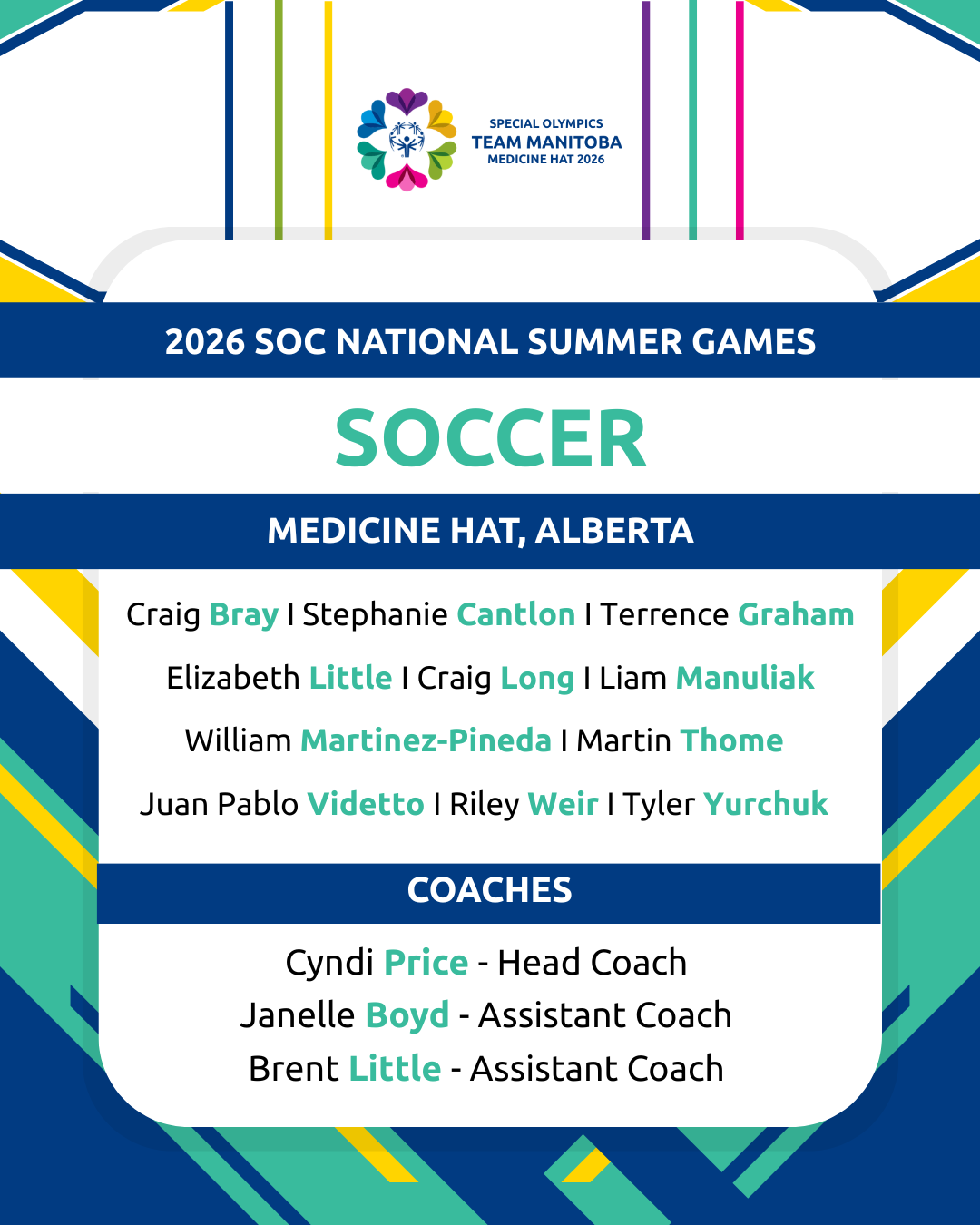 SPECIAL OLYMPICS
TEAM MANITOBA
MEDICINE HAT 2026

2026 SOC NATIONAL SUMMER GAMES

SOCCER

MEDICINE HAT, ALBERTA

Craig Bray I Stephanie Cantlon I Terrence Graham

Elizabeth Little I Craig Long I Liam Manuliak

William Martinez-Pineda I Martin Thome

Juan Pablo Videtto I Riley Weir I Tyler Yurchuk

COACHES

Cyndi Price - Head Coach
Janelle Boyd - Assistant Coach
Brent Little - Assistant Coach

--

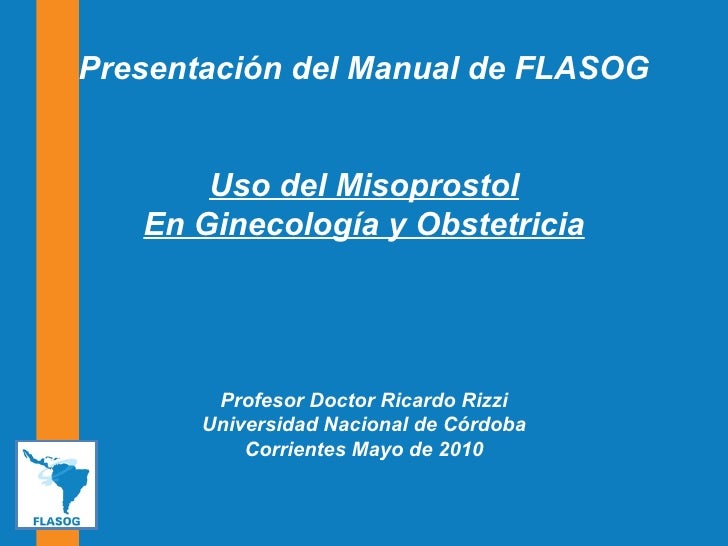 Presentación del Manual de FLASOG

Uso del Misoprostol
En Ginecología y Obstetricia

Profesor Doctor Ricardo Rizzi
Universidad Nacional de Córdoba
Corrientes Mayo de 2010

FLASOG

==

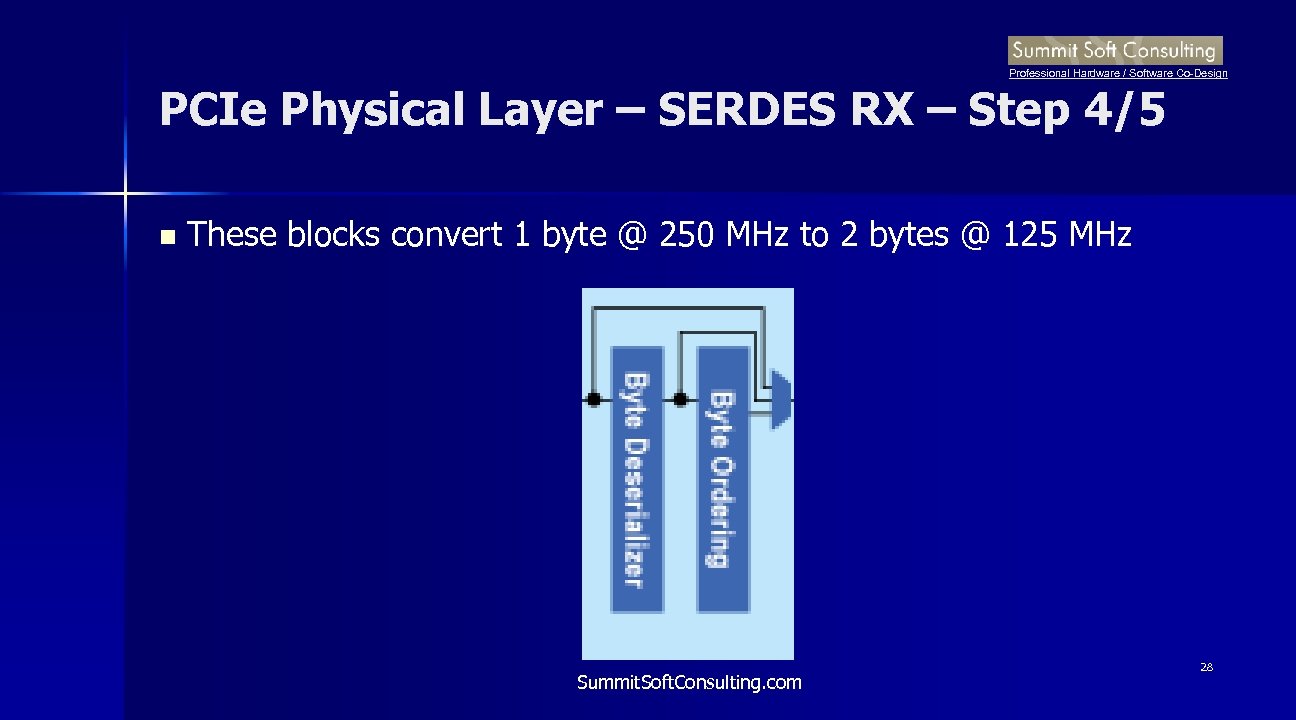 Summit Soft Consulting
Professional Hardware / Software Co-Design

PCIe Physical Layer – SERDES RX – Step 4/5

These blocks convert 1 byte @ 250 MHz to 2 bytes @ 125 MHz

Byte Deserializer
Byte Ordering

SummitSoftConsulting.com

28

### PROBLEM TO WORK ON:
The entries above hold a line with "Janelle Boyd - Assistant Coach" and a later line with "Brent Little - Assistant Coach". Write out exactly those lines and all lines between, nothing more.

### RESPONSE BELOW:
Janelle Boyd - Assistant Coach
Brent Little - Assistant Coach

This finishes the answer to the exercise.